From the data that follows, set down exactly the lines from the one with "South African minister's" through the one with "new products 2ab08", counting both. Pictures stay out.

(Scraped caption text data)

========================================================================

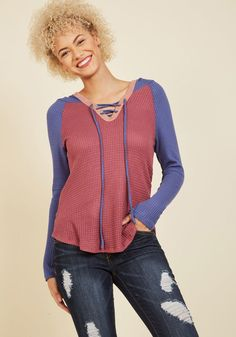 Nice and Easel Long Sleeve Top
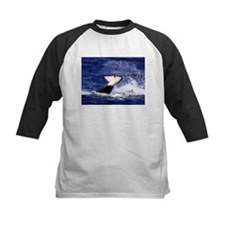 Orca Flukes Baseball Jersey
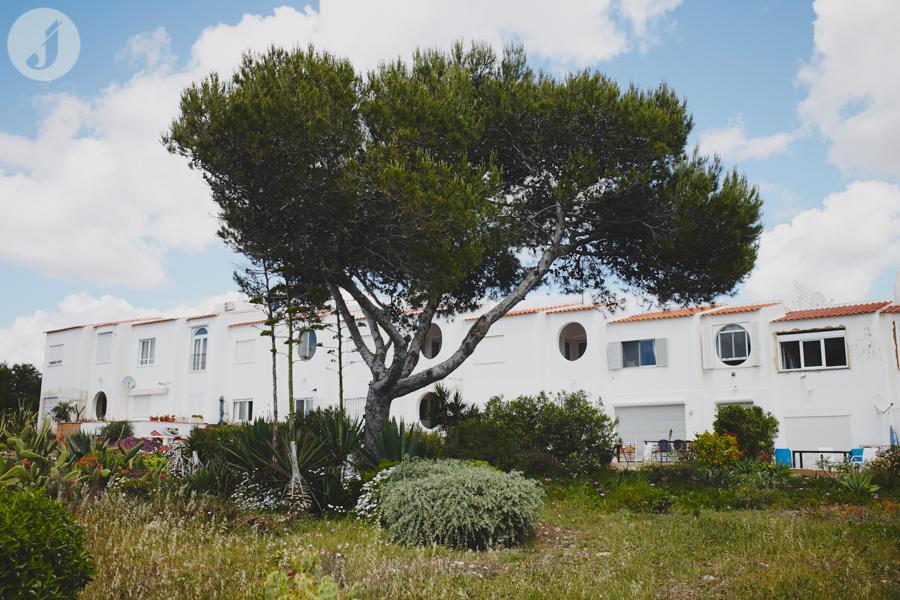 Portugalia blog (43 of 82)
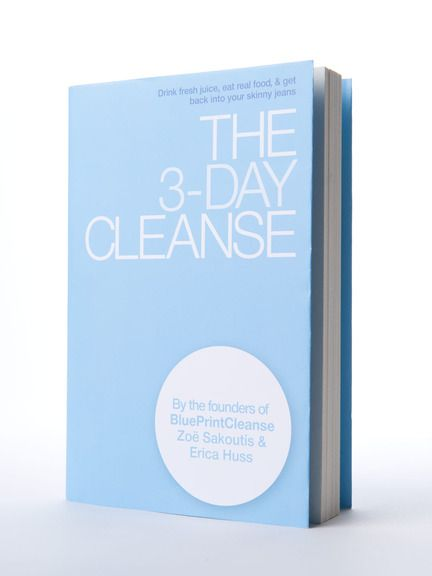 Blueprint the 3 day cleanse book does any one have an opinion on blueprint the 3 day cleanse book does any one have an opinion on this malvernweather Choice Image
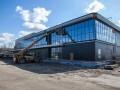 В Запорожье на долгий срок закрыли аэропорт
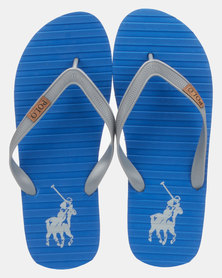 Polo Leo Thong Sandals Blue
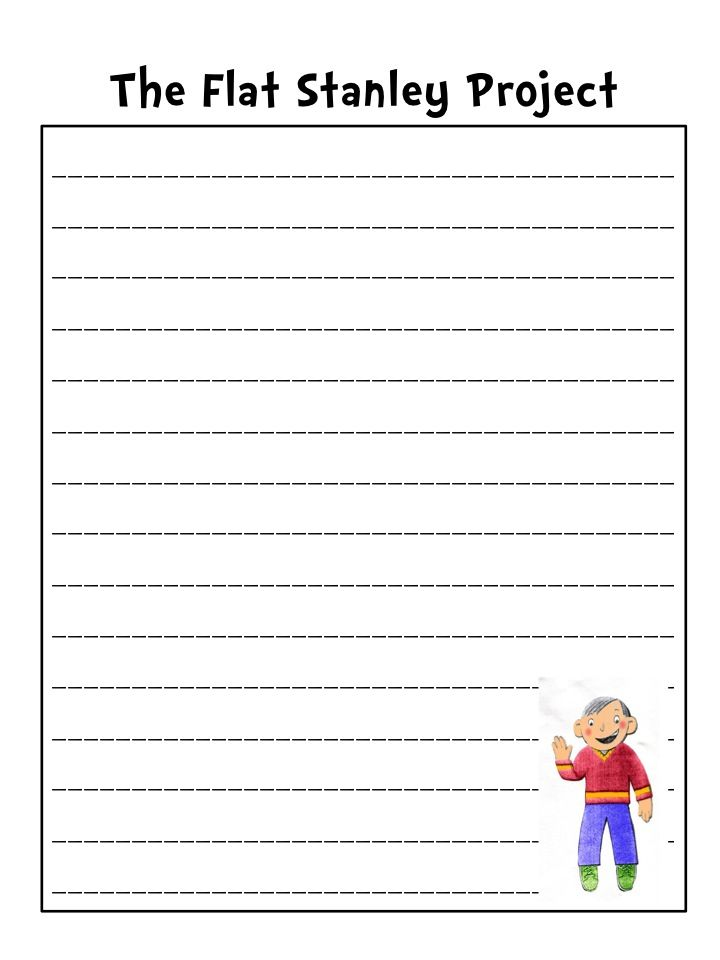 Flat Stanley Journal  Google Search  Writing    Flat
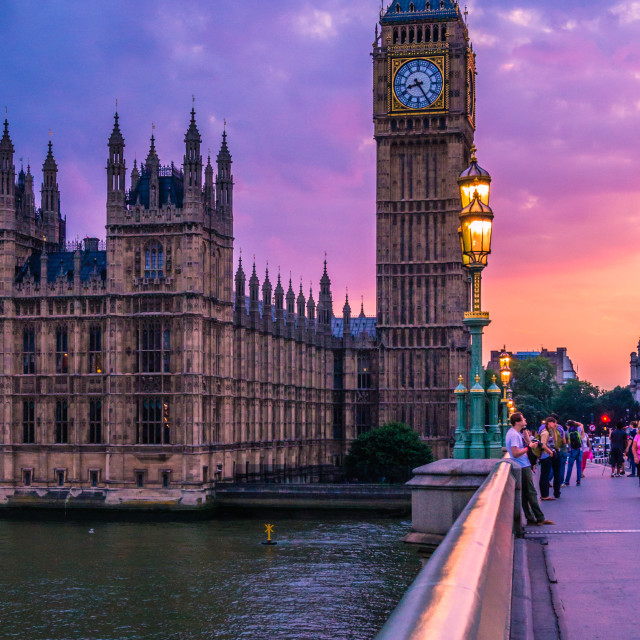 """London Dusk"" stock image"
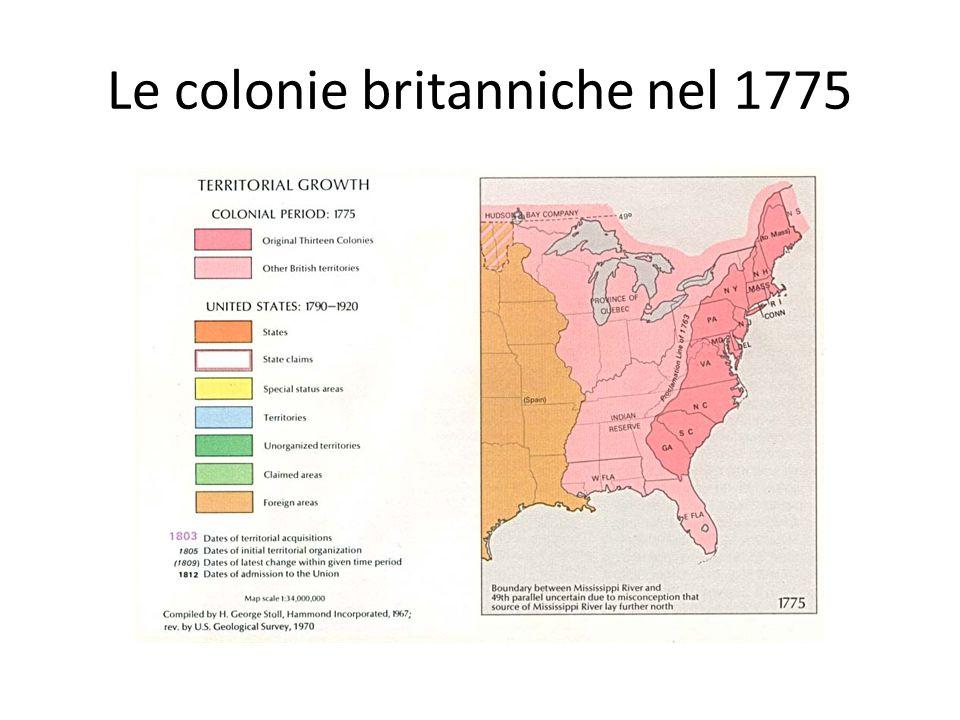 Le colonie britanniche nel 1775
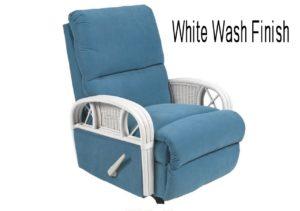 rattan recliner - white wash finish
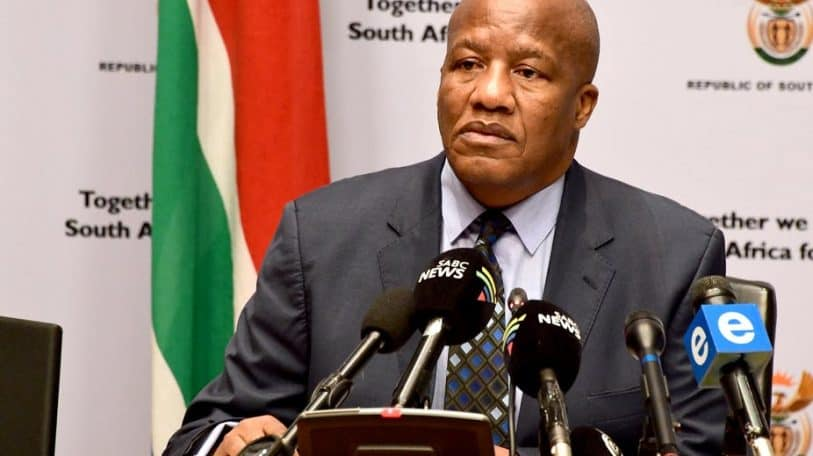 South African minister's COVID-19 death unites friends and rivals in tribute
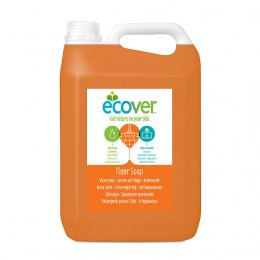 Ecover Floor Cleaner - 5 litre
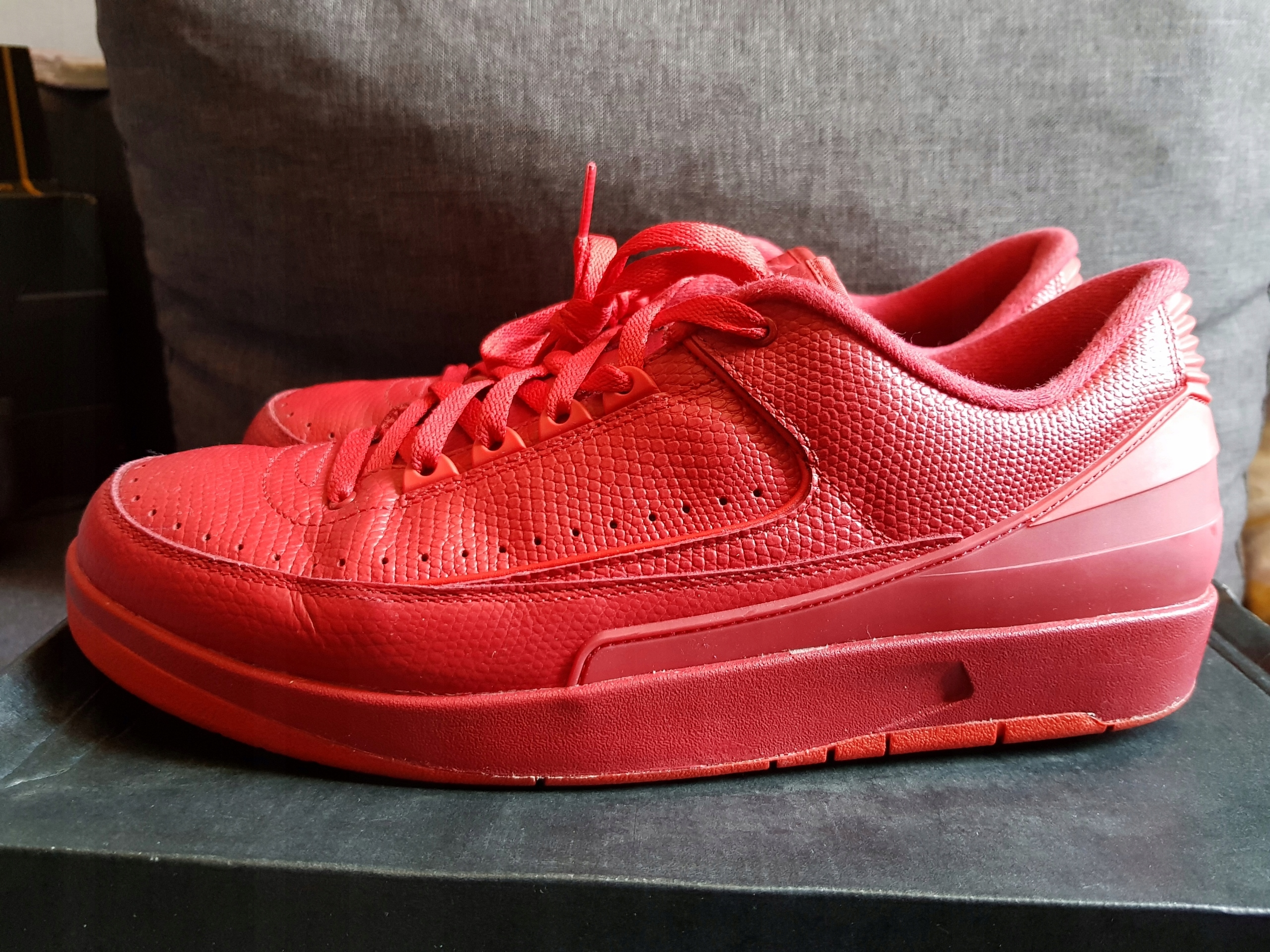 new products 2ab08 d3bf8 Buty Nike Jordan Retro 2 Low Gym red 46 30cm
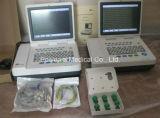 12.1 machine de l'électrocardiographe ECG de la Manche de pouce 12 (EM1200)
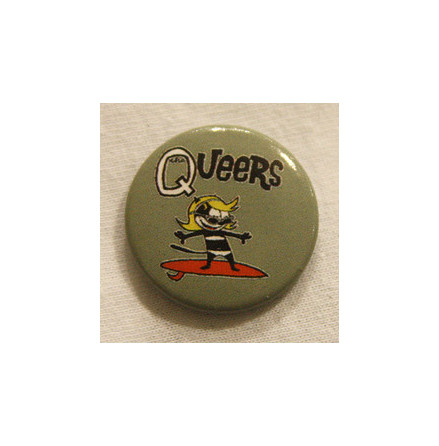 Queers - Surfer - Badge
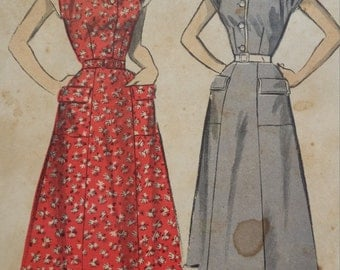 1940s Advance Button Front Dress with Pockets, Collar and Cuffs Sewing Pattern 5784, Size 16, Bust 34, Unused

========================================================================

## [Expected output]
 South African minister's COVID-19 death unites friends and rivals in tribute
 Ecover Floor Cleaner - 5 litre
 new products 2ab08 d3bf8 Buty Nike Jordan Retro 2 Low Gym red 46 30cm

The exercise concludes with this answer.